begin Exercise materials

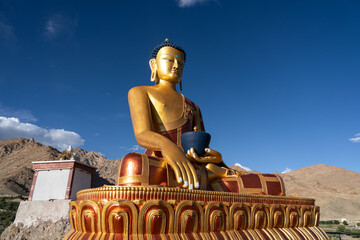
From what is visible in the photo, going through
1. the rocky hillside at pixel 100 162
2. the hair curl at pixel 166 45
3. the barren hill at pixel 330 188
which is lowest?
the hair curl at pixel 166 45

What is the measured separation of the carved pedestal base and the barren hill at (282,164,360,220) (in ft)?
93.6

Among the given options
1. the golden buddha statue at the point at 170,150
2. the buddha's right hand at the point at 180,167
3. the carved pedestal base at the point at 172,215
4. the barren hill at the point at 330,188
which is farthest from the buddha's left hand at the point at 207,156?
the barren hill at the point at 330,188

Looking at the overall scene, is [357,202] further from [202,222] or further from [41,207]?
[202,222]

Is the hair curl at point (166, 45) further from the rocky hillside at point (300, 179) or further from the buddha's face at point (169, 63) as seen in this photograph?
the rocky hillside at point (300, 179)

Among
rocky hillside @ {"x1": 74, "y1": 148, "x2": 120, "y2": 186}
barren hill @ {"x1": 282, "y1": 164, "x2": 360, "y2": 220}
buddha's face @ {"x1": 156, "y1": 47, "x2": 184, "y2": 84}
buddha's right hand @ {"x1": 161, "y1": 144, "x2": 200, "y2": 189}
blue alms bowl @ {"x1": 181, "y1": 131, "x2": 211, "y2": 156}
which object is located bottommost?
buddha's right hand @ {"x1": 161, "y1": 144, "x2": 200, "y2": 189}

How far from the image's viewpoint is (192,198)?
2.55 meters

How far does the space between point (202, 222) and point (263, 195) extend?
96 centimetres

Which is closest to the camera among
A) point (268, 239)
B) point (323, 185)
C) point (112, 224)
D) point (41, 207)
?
point (112, 224)

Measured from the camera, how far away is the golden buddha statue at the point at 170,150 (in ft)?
9.43

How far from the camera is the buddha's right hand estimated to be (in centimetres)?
279

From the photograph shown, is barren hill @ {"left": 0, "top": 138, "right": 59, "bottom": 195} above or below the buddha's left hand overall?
above

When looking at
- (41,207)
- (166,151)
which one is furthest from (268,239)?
(41,207)

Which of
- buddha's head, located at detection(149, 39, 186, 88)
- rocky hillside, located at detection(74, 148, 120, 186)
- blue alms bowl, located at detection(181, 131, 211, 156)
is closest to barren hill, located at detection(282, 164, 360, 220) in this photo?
buddha's head, located at detection(149, 39, 186, 88)

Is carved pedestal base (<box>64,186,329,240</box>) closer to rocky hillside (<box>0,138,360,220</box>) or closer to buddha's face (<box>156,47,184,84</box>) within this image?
buddha's face (<box>156,47,184,84</box>)
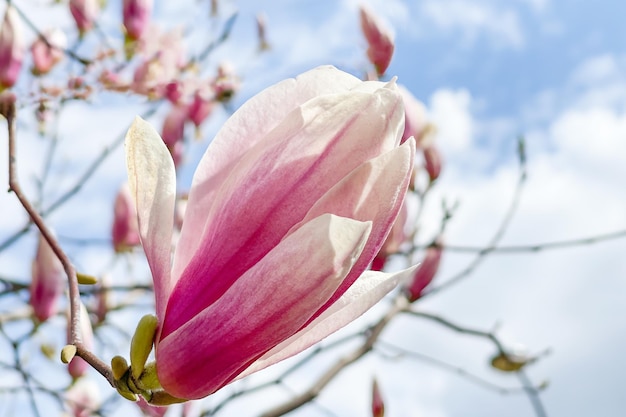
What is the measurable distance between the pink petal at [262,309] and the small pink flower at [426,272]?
42.0 inches

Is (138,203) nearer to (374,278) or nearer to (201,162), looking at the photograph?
(201,162)

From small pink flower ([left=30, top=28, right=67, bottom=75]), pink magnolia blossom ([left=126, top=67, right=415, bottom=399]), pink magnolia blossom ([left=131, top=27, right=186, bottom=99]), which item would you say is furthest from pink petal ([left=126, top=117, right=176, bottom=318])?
small pink flower ([left=30, top=28, right=67, bottom=75])

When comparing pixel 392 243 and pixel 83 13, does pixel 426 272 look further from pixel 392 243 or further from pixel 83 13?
pixel 83 13

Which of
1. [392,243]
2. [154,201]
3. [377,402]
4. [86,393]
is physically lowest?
[86,393]

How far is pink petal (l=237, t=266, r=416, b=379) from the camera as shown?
411 mm

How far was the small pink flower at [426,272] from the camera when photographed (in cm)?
144

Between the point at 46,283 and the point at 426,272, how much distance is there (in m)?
0.73

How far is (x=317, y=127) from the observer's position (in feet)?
1.28

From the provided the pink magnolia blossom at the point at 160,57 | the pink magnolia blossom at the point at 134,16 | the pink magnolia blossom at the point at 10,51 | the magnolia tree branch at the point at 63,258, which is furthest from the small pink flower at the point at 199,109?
the magnolia tree branch at the point at 63,258

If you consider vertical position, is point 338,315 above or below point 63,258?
above

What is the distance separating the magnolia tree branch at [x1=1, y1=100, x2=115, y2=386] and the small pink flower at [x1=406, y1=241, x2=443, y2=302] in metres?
0.92

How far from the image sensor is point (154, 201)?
16.8 inches

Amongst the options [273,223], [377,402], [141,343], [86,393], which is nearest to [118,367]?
[141,343]

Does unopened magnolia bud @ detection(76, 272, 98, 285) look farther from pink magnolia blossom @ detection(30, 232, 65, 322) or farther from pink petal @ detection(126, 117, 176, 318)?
pink magnolia blossom @ detection(30, 232, 65, 322)
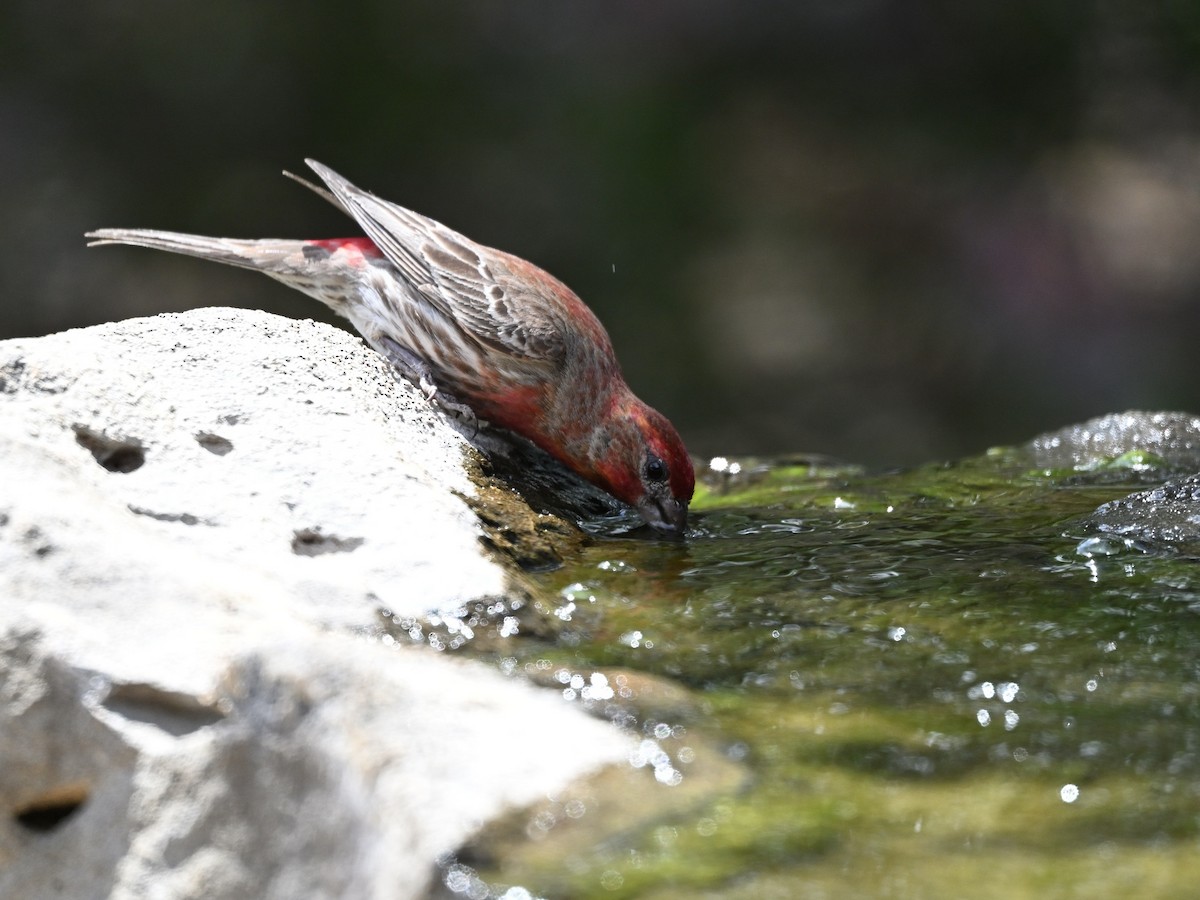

end Exercise materials

== Exercise objective ==
Reproduce every one of the records above word for word, leaving out the pictures.

== Written answer ==
From what is visible in the photo, going through
1. the rocky hillside at pixel 100 162
2. the hair curl at pixel 166 45
3. the barren hill at pixel 330 188
which is lowest?
the hair curl at pixel 166 45

What is the measured separation of the carved pedestal base and the barren hill at (282,164,360,220) (in ft)?
93.6

Among the given options
1. the golden buddha statue at the point at 170,150
2. the buddha's right hand at the point at 180,167
3. the carved pedestal base at the point at 172,215
4. the barren hill at the point at 330,188
which is farthest from the buddha's left hand at the point at 207,156?
the barren hill at the point at 330,188

Looking at the overall scene, is [357,202] further from [202,222] or further from [41,207]?
[202,222]

Is the hair curl at point (166, 45) further from the rocky hillside at point (300, 179) or further from the buddha's face at point (169, 63) as seen in this photograph?
the rocky hillside at point (300, 179)

Among
rocky hillside @ {"x1": 74, "y1": 148, "x2": 120, "y2": 186}
barren hill @ {"x1": 282, "y1": 164, "x2": 360, "y2": 220}
buddha's face @ {"x1": 156, "y1": 47, "x2": 184, "y2": 84}
buddha's right hand @ {"x1": 161, "y1": 144, "x2": 200, "y2": 189}
blue alms bowl @ {"x1": 181, "y1": 131, "x2": 211, "y2": 156}
which object is located bottommost?
buddha's right hand @ {"x1": 161, "y1": 144, "x2": 200, "y2": 189}

How far from the image's viewpoint is (192,198)?
2.55 meters

How far does the space between point (202, 222) and point (263, 195) extend?
96 centimetres

Which is closest to the camera among
A) point (268, 239)
B) point (323, 185)
C) point (112, 224)
D) point (41, 207)
?
point (112, 224)

Measured from the camera, how far away is the golden buddha statue at the point at 170,150 (in ft)?
9.43

How far from the camera is the buddha's right hand estimated to be (in centimetres)?
279

From the photograph shown, is barren hill @ {"left": 0, "top": 138, "right": 59, "bottom": 195} above or below the buddha's left hand overall?
above

When looking at
- (41,207)
- (166,151)
which one is furthest from (268,239)?
(41,207)

Which of
- buddha's head, located at detection(149, 39, 186, 88)
- rocky hillside, located at detection(74, 148, 120, 186)
- blue alms bowl, located at detection(181, 131, 211, 156)
is closest to barren hill, located at detection(282, 164, 360, 220) in this photo?
buddha's head, located at detection(149, 39, 186, 88)

Is carved pedestal base (<box>64,186,329,240</box>) closer to rocky hillside (<box>0,138,360,220</box>) or closer to buddha's face (<box>156,47,184,84</box>) within this image?
buddha's face (<box>156,47,184,84</box>)
What is the measurable distance between the pink petal at [262,309] and the small pink flower at [426,272]?
42.0 inches

Is (138,203) nearer to (374,278) or nearer to (201,162), looking at the photograph?
(201,162)

From small pink flower ([left=30, top=28, right=67, bottom=75]), pink magnolia blossom ([left=126, top=67, right=415, bottom=399]), pink magnolia blossom ([left=131, top=27, right=186, bottom=99]), which item would you say is furthest from pink petal ([left=126, top=117, right=176, bottom=318])?
small pink flower ([left=30, top=28, right=67, bottom=75])

When comparing pixel 392 243 and pixel 83 13, does pixel 426 272 look further from pixel 392 243 or further from pixel 83 13?
pixel 83 13

Which of
1. [392,243]
2. [154,201]
3. [377,402]
4. [86,393]
is physically lowest?
[86,393]

How far is pink petal (l=237, t=266, r=416, b=379) from the camera as shown?
411 mm

How far was the small pink flower at [426,272] from the camera when photographed (in cm)?
144

Between the point at 46,283 and the point at 426,272, how much distance is there (in m)?
0.73

How far is (x=317, y=127) from the observer's position (in feet)?
1.28

From the provided the pink magnolia blossom at the point at 160,57 | the pink magnolia blossom at the point at 134,16 | the pink magnolia blossom at the point at 10,51 | the magnolia tree branch at the point at 63,258, which is furthest from the small pink flower at the point at 199,109?
the magnolia tree branch at the point at 63,258

If you consider vertical position, is point 338,315 above or below point 63,258?
above

What is the distance separating the magnolia tree branch at [x1=1, y1=100, x2=115, y2=386] and the small pink flower at [x1=406, y1=241, x2=443, y2=302] in metres?
0.92

How far from the image sensor is point (154, 201)?
16.8 inches

Amongst the options [273,223], [377,402], [141,343], [86,393], which is nearest to [118,367]?
[141,343]

Does unopened magnolia bud @ detection(76, 272, 98, 285) look farther from pink magnolia blossom @ detection(30, 232, 65, 322) or farther from pink petal @ detection(126, 117, 176, 318)?
pink magnolia blossom @ detection(30, 232, 65, 322)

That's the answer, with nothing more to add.